Which lines in the listing below contain the word "bedding"? Report each of those lines in full.

---------- DATA LINES ----------

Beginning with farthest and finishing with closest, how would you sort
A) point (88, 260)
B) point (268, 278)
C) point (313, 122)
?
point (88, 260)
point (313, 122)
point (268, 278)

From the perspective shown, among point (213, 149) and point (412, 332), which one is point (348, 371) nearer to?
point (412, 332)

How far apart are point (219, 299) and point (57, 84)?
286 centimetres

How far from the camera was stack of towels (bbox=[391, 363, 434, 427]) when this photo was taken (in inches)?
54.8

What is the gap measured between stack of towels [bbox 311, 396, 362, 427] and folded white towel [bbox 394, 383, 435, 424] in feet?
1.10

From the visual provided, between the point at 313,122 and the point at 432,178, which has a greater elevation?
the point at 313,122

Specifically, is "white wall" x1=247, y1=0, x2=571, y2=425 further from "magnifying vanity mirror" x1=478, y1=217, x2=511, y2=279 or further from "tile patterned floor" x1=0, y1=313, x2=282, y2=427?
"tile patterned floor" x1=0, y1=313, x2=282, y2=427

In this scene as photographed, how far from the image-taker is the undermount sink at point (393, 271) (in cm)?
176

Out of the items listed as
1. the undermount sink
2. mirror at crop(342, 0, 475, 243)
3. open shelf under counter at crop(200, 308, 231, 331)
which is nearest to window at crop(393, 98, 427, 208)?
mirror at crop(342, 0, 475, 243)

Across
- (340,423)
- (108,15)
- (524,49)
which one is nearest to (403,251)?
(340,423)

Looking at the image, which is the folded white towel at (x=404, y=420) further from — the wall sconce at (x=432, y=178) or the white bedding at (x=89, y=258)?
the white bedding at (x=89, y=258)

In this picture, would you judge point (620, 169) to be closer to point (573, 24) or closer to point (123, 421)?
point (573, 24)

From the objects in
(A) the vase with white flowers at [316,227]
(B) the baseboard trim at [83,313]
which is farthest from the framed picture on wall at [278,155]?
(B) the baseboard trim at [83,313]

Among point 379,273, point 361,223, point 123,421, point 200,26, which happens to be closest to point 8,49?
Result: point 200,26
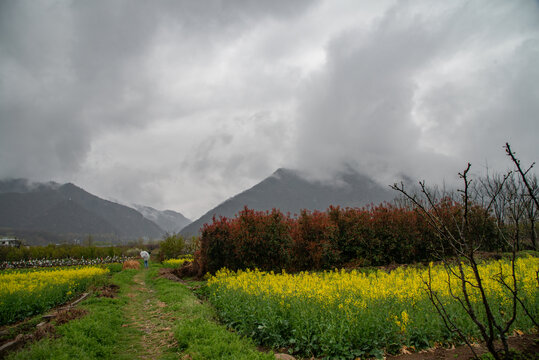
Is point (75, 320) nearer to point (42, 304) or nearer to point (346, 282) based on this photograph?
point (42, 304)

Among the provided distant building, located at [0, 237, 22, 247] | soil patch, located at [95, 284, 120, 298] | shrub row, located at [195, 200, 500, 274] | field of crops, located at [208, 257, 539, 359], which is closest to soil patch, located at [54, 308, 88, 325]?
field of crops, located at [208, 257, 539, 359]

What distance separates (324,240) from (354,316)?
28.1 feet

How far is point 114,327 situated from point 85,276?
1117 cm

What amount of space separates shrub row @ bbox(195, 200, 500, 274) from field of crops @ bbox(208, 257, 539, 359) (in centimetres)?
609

----------
---------- DATA LINES ----------

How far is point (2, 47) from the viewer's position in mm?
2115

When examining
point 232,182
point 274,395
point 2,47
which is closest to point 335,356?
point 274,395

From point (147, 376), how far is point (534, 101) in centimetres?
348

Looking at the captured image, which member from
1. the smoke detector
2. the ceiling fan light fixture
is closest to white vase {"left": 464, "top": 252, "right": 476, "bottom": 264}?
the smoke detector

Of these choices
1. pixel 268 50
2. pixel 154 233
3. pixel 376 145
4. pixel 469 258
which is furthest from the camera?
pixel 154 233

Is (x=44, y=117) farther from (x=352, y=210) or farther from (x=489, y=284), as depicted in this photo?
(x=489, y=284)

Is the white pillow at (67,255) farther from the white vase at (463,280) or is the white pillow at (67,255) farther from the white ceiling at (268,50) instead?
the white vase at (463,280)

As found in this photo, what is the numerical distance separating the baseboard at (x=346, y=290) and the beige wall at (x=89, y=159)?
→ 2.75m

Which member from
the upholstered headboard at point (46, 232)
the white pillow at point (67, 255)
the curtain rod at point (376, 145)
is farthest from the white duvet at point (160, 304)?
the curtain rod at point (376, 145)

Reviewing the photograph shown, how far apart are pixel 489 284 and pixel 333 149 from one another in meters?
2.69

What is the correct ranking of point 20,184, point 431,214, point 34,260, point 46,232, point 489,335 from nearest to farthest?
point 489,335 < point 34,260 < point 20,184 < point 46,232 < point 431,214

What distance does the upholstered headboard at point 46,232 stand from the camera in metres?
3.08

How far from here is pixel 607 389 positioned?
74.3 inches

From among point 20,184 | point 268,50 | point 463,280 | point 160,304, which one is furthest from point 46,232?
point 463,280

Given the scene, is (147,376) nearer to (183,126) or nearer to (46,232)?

----------

**COMPLETE ANSWER**
Looking at the image, which is the folded white towel at (x=404, y=420) further from — the wall sconce at (x=432, y=178) or the white bedding at (x=89, y=258)?
the white bedding at (x=89, y=258)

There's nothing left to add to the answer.